### PAGE EXCERPT:
□ □ □ □ □
Two 19-year-olds are facing possible felony charges after Indiana Crime Guns Task Force detectives say they caught the pair in Indianapolis with illegal firearms, drug residue and parts that can turn pistols into fully automatic weapons. The evidence is now in the hands of the Marion County prosecutor, who will decide what happens next.

Arrests and evidence recovered

Task force detectives arrested 19-year-old Jordon Spearman and 19-year-old Ovando Richardson, according to WISH-TV. Investigators say Spearman was carrying a loaded handgun with a high-capacity magazine and a machine-gun conversion device, and that the gun later turned out to be stolen. Richardson was allegedly armed with a handgun equipped with a drum-style magazine, and officers reported finding small quantities of cocaine and marijuana during the searches.

Task force operations in context

Those kinds of conversion devices and oversized magazines have been popping up again and again in recent Indiana Crime Guns Task Force cases. Earlier this month, a separate sweep turned up several firearms, including two fitted with machine-gun conversion devices, underscoring the unit's focus on weapons modified to increase lethality, as reported by WRTV.

Charges and court status

Spearman was arrested on preliminary counts of possession of a machine gun and possession of cocaine, while Richardson was booked on preliminary charges that include dealing marijuana and unlawful carrying of a handgun with a prior conviction, WISH-TV reports. The Marion County Prosecutor’s Office will decide whether to move forward with formal charges, and online court records show cases were opened without charges in Marion Superior Court 3 while investigators finish processing the evidence. According to the reporting, a judge also approved the seizure of $1,052 in cash that officers say they recovered during the investigation.

Numbers and the bigger picture

The arrests are part of a longer-running regional push to choke off the supply of crime guns. The task force seized 115 illegal firearms and 167 machine-gun conversion devices in the first quarter of 2025, Axios reported. Law enforcement officials told Axios that narcotics and crime guns frequently travel together, and that the task force's multi-county footprint is designed to track weapons used in crimes and disrupt trafficking networks beyond a single neighborhood or city line.

What officials say

Police argue that every illegally modified gun they pull off the street is one less potential tragedy. “We will never know what type of violence this investigation may have prevented,” Chief Randal Taylor told WRTV. Detectives say they will keep following leads while prosecutors review the case file, and neighbors should expect follow-up activity as investigators work to trace the guns' origins and determine whether additional charges are warranted.
□ □ □ □ □
### AVAILABLE DATA:
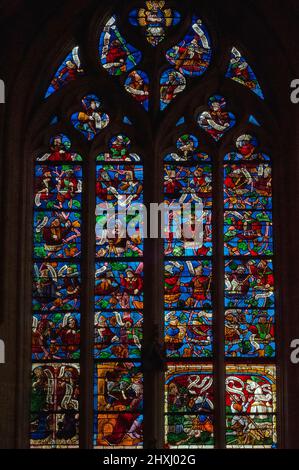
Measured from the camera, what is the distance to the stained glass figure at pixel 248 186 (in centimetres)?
1841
□ □ □ □ □
### GIVEN TASK:
In the report on the Indianapolis gun arrests, why is the task force set up to work across several counties? Answer in one to three sentences.

### EXERCISE SOLUTION:
Law enforcement officials said the task force's multi-county footprint is designed to track weapons used in crimes. It is also meant to disrupt trafficking networks beyond a single neighborhood or city line.